What the task asks:
Return the stretch of rows from the first one through the one containing "te koop twee-onder-een-kapwoning", verbatim and with the pictures left out.

Material for the task:
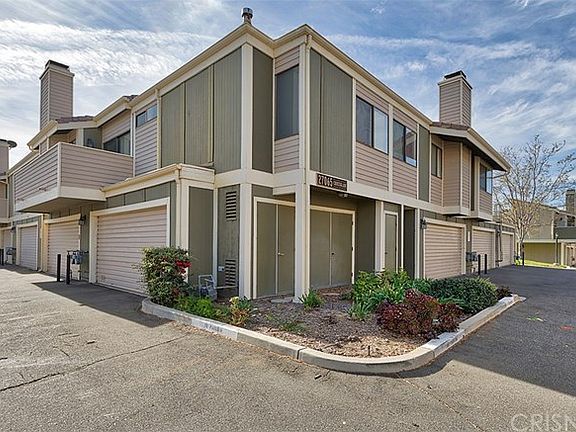 2nd image of 27065 Crossglade Ave Unit 3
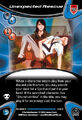 Thumbnail for version as of 15:23, July 3, 2008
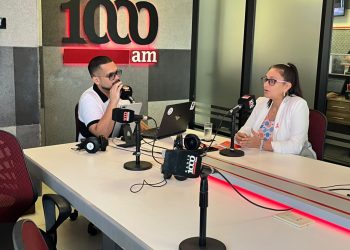 La UAA impulsa convenios corporativos e incentivos para profesionalizar colaboradores de empresas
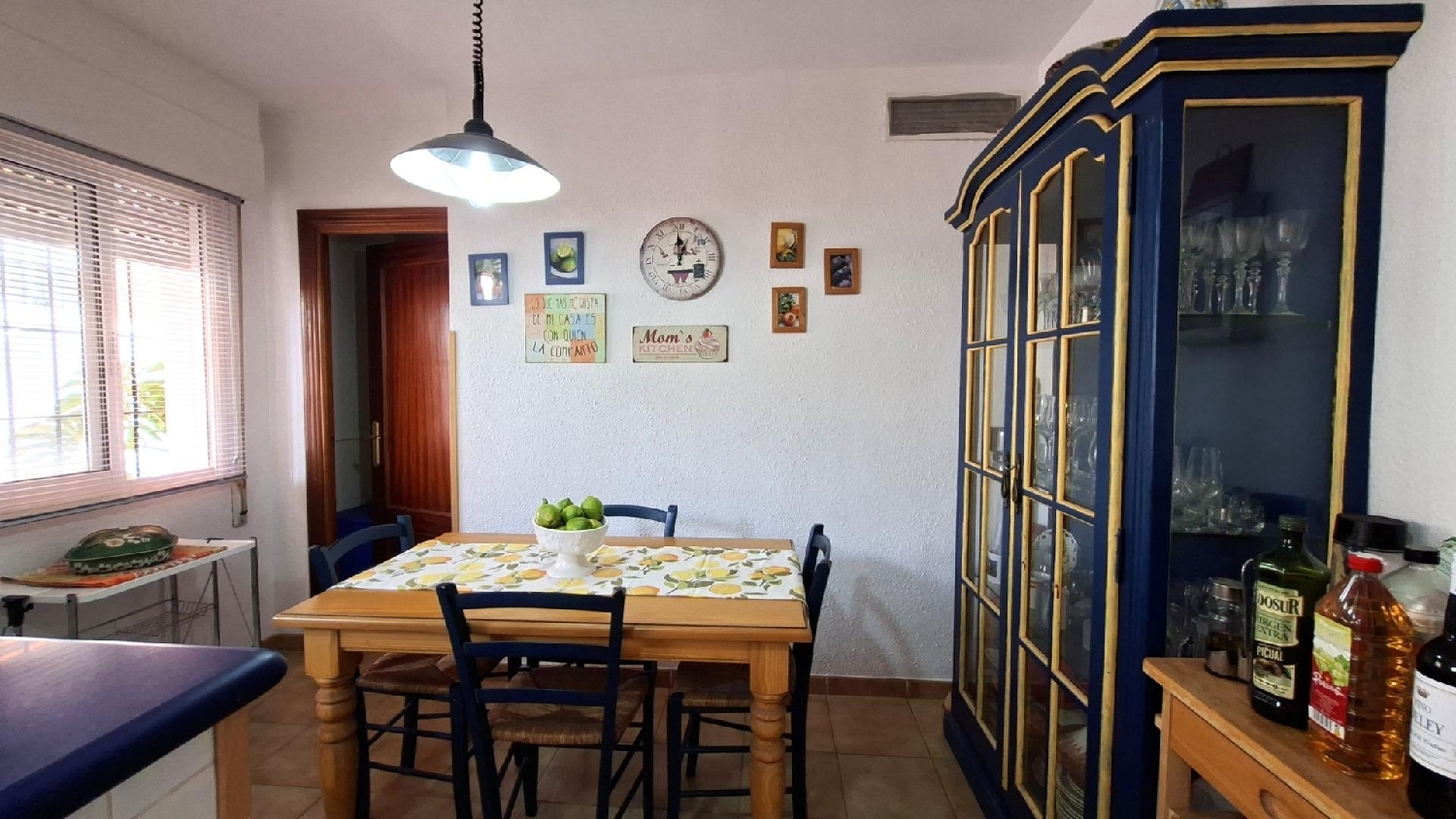  te koop twee-onder-een-kapwoning Valencina De La Concepción Metropolitana De Sevilla 7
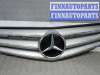 купить решетка радиатора на MERCEDES BENZ C-CLASS W204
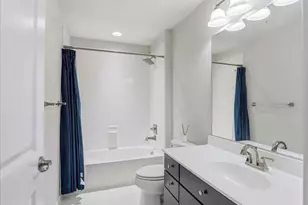40 Wedge Way, Baltimore, MD 21208 - Photo 27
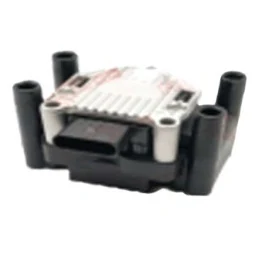 Ignition Coil for Volkswagen Jetta (catalogue: Jetta Wang 3000) — replaces OE 06B905106A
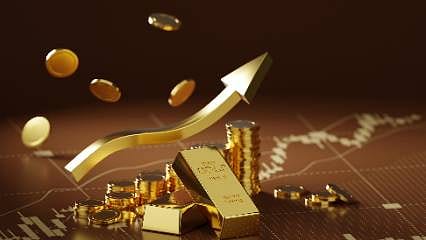 Altın fiyatları yükselişini sürdürüyor: 11 Mart 2026 gram, çeyrek ve yarım altın ne kadar?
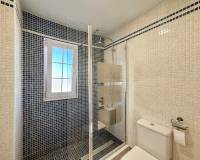 Alquiler a largo plazo - Apartamento - Torrevieja - Nueva Torrevieja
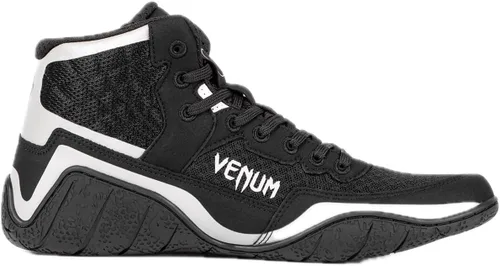 Vista 42 de Venum Zapatos de élite unisex para hombre y mujer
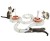 14860febd8be389db9e164e00587ed4b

Solution to the problem:
 2nd image of 27065 Crossglade Ave Unit 3
 Thumbnail for version as of 15:23, July 3, 2008
 La UAA impulsa convenios corporativos e incentivos para profesionalizar colaboradores de empresas
  te koop twee-onder-een-kapwoning Valencina De La Concepción Metropolitana De Sevilla 7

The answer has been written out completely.